AI is the perfect tool for this task, but LLMs alone aren't capable of doing this. It took us multiple algorithms working together to read all the tables, equations, footnotes, etc. Now we've extracted the information from over 10M datasheets, and created a parts database that you can search across using natural language.

We're actually planning to hit Show Hacker News this week or next, just ironing out a few details first!


Pardon, but am I not seeing what you are seeing? I tried many searches and they all failed abysmally. Even basic queries like a regulator type of certain output - both the type and output could be wrong. Not sure how it's ready to launch.


Thank you, this looks very useful; I've tried it a few hours ago and it was not returning results (or it was taking a very long time to load) but will try again next week. Good luck with your launch.


Damn, yeah, we added the ability for the AI to set filters based on the input over the weekend and it has definitely slowed things down. We've got a rust script thats going out today to speed things up and add more functionality (like giving you the count of parts that each value in a filter is associated with), that should speed things up pretty dramatically....

Thanks for the try though, we'll definitely be improving this dramatically over the next few weeks!


ChatGPT can be hilariously bad at less common things, for example, I asked it for the uses of polyurethane foam in my native language, and it suggested it would be great for decorating cakes.


It is, if you’re in the visual advertising industry.


what is your native language?


because chat gpt is a linguistic model

linguistic models are based on images of objects and phenomena, not on the physical properties of those objects and phenomena

there's practical knowledge and there's theoretical knowledge

practical knowledge can be used as technology but theoretical knowledge cannot

by and large, chat gpt is a generator of 'idle chatter' that people are used to in their communication and often in their thinking


This is actually well said. One of the issues we had to overcome with Zenode was the fact that people reference the same information in completely different ways. For example, "what's the nominal power draw" and "what's the typical power output" are the same query, but to an LLM, these are different.
══════
Return verbatim the part of the comment thread above that begins at "Damn, yeah, we" and stops after "your native language?".

[Stored items]
══════
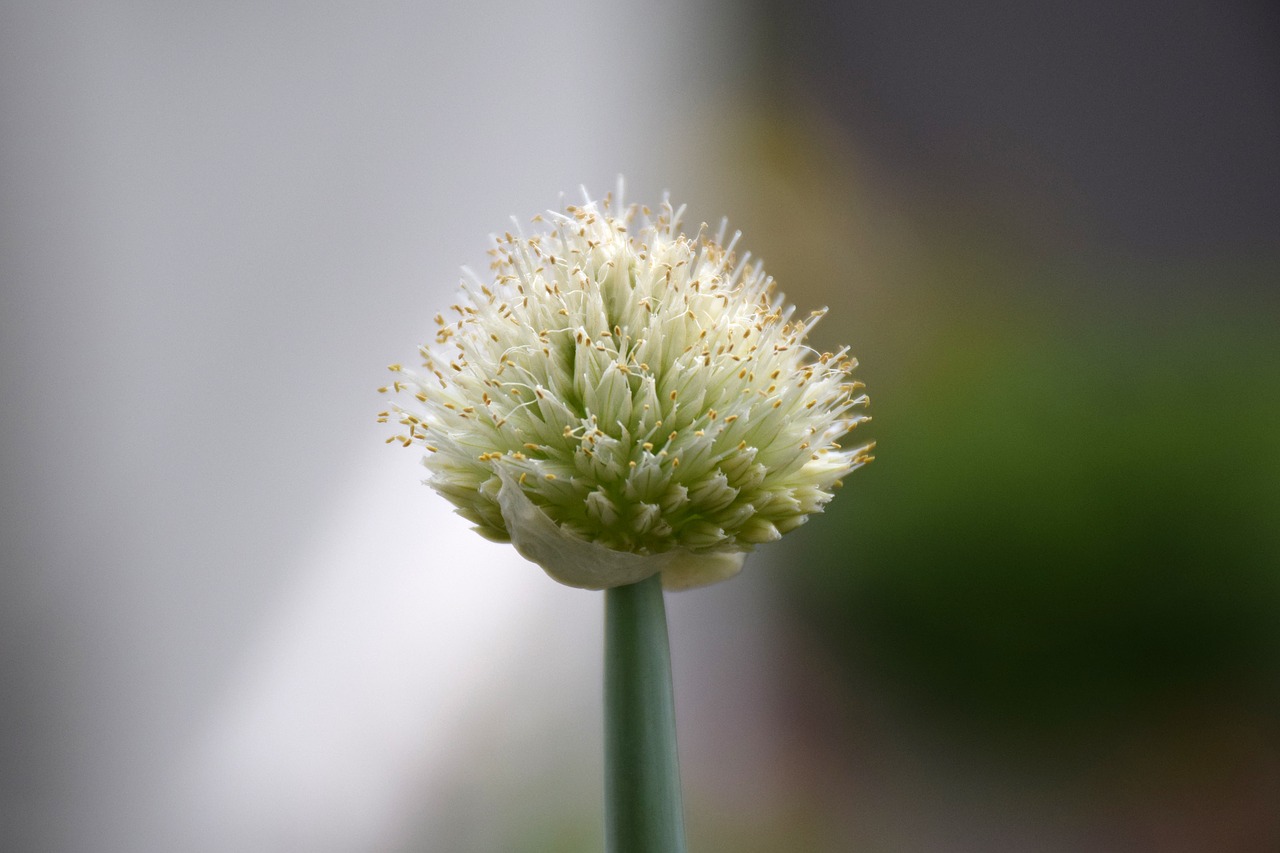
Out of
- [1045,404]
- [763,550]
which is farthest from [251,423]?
[1045,404]

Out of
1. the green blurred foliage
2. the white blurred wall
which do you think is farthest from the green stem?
the green blurred foliage

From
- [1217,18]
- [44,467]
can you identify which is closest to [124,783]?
[44,467]

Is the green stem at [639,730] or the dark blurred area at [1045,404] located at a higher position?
the dark blurred area at [1045,404]

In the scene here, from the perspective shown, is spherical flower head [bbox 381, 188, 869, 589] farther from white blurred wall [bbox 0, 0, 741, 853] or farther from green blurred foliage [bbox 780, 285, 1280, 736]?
green blurred foliage [bbox 780, 285, 1280, 736]

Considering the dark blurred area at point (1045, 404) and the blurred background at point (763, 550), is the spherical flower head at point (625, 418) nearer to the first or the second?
the blurred background at point (763, 550)

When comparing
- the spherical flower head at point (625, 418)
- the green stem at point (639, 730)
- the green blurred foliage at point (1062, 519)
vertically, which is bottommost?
the green stem at point (639, 730)

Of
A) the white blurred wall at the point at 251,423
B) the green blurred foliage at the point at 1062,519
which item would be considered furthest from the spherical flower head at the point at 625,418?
the green blurred foliage at the point at 1062,519
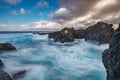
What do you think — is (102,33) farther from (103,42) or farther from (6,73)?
(6,73)

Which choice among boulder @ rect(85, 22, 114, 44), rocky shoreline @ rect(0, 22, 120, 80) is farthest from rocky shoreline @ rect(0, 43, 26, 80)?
boulder @ rect(85, 22, 114, 44)

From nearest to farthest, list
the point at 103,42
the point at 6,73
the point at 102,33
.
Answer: the point at 6,73 → the point at 103,42 → the point at 102,33

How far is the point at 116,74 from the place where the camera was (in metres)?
7.59

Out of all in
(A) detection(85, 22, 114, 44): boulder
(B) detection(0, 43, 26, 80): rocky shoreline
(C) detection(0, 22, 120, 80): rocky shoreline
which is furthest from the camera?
(A) detection(85, 22, 114, 44): boulder

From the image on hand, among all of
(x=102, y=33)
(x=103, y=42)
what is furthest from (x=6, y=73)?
(x=102, y=33)

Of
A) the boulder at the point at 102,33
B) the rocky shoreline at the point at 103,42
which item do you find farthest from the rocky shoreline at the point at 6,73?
the boulder at the point at 102,33

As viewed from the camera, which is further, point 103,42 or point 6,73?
point 103,42

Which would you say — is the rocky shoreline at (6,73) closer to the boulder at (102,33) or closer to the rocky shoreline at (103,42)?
the rocky shoreline at (103,42)

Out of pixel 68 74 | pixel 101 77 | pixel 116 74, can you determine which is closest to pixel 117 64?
pixel 116 74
══════
=== Result below ===
Damn, yeah, we added the ability for the AI to set filters based on the input over the weekend and it has definitely slowed things down. We've got a rust script thats going out today to speed things up and add more functionality (like giving you the count of parts that each value in a filter is associated with), that should speed things up pretty dramatically....

Thanks for the try though, we'll definitely be improving this dramatically over the next few weeks!


ChatGPT can be hilariously bad at less common things, for example, I asked it for the uses of polyurethane foam in my native language, and it suggested it would be great for decorating cakes.


It is, if you’re in the visual advertising industry.


what is your native language?